▶ _Exercise prompt_:
Only the text should be kept: print every entry below exactly and leave each image out.

▶ _Data supplied_:
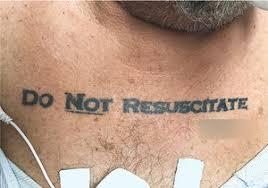Muž S Tetováním Neoživovat Zmátl Doktory Nevěděli Zda Ho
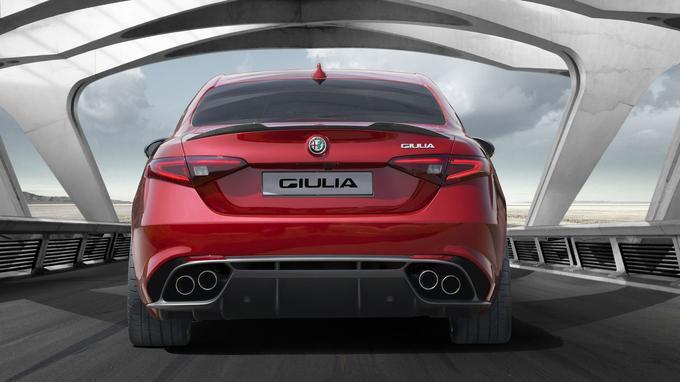 L'arrière évoque la Maserati Ghibli, mais le traitement du bouclier, avec diffuseur intégré, est plus sportif.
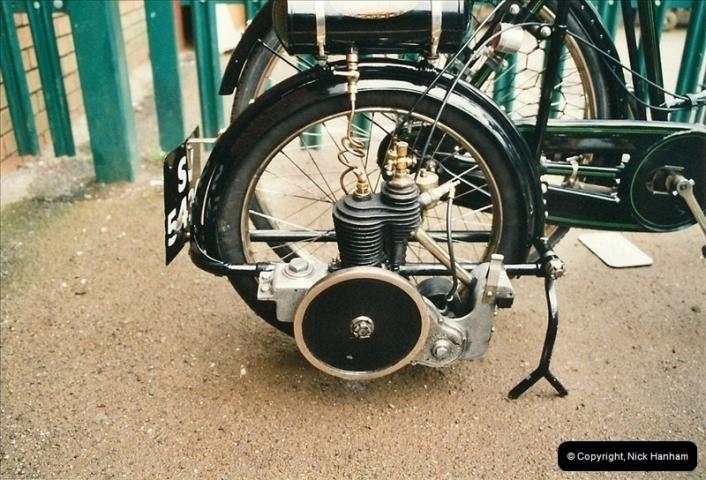 2002-06-17. The Vintage Motorcycle Club's Banbury Run, Banbury, Oxfordshire. (16)220220
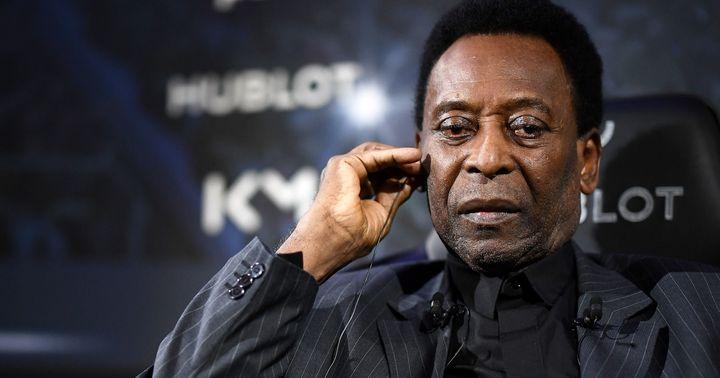 """Pelé, ici le 2 avril lors de sa rencontre avec Kylian Mbappé à l'hôtel Lutetia à Paris, """"va de mieux en mieux"""", selon son conseiller."""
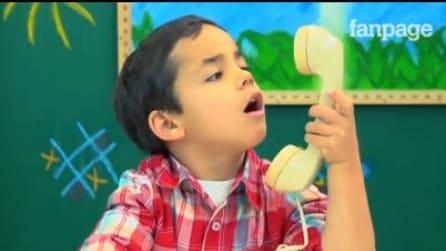 I bambini di oggi non sanno usare il telefono fisso. Non ci credete? Guardate la loro reazione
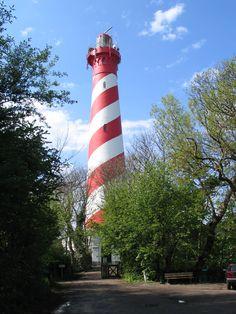vuurtoren Haamstede. Ontworpen door L. Valk, gebouwd in 1837. Is 53 meter hoog en heeft een lichthoogte van 58 meter, met 226 treden, één van de grootste vuurtorens van Nederland. Het radarbeeld wordt doorgestuurd naar de Kustwachtpost van Ouddorp.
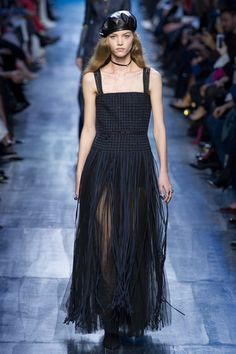 Christian Dior Fall 2017 Ready-to-Wear Fashion Show Collection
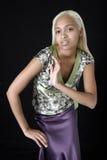 Mujer bastante joven en falda púrpura linda del satén Fotografía de archivo
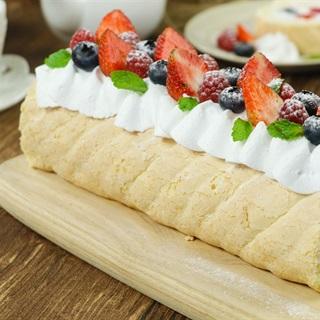 Cách làm Bánh bông lan cuộn trái cây charlotte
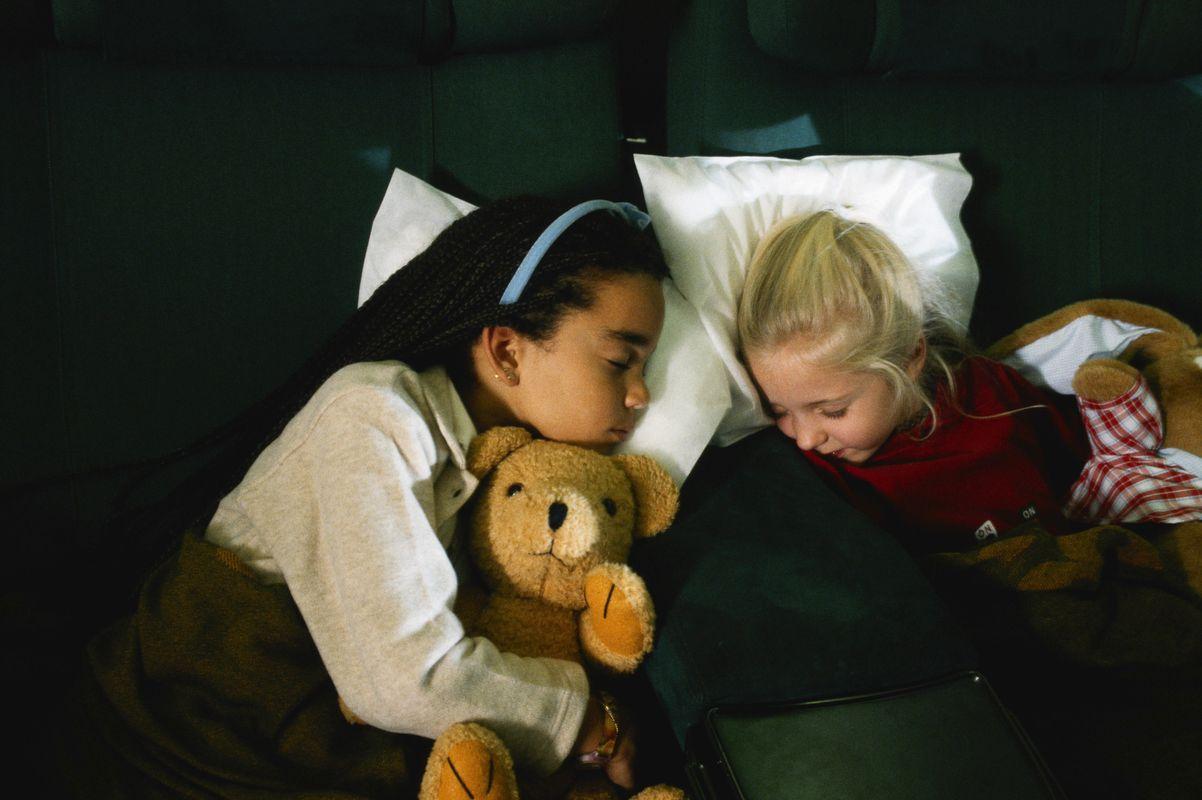 Κοριτσάκια που κοιμούνται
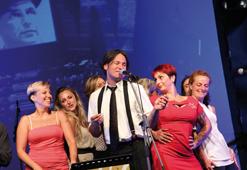 Alessandro Conti, cantante degli Attack-a-boogie, gruppo swing che ha allietato la serata, circondato dalle ballerine di Zenaswingers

▶ _Answer_:
Muž S Tetováním Neoživovat Zmátl Doktory Nevěděli Zda Ho
 L'arrière évoque la Maserati Ghibli, mais le traitement du bouclier, avec diffuseur intégré, est plus sportif.
 2002-06-17. The Vintage Motorcycle Club's Banbury Run, Banbury, Oxfordshire. (16)220220
 """Pelé, ici le 2 avril lors de sa rencontre avec Kylian Mbappé à l'hôtel Lutetia à Paris, """"va de mieux en mieux"""", selon son conseiller."""
 I bambini di oggi non sanno usare il telefono fisso. Non ci credete? Guardate la loro reazione
vuurtoren Haamstede. Ontworpen door L. Valk, gebouwd in 1837. Is 53 meter hoog en heeft een lichthoogte van 58 meter, met 226 treden, één van de grootste vuurtorens van Nederland. Het radarbeeld wordt doorgestuurd naar de Kustwachtpost van Ouddorp.
 Christian Dior Fall 2017 Ready-to-Wear Fashion Show Collection
 Mujer bastante joven en falda púrpura linda del satén Fotografía de archivo
 Cách làm Bánh bông lan cuộn trái cây charlotte
 Κοριτσάκια που κοιμούνται
 Alessandro Conti, cantante degli Attack-a-boogie, gruppo swing che ha allietato la serata, circondato dalle ballerine di Zenaswingers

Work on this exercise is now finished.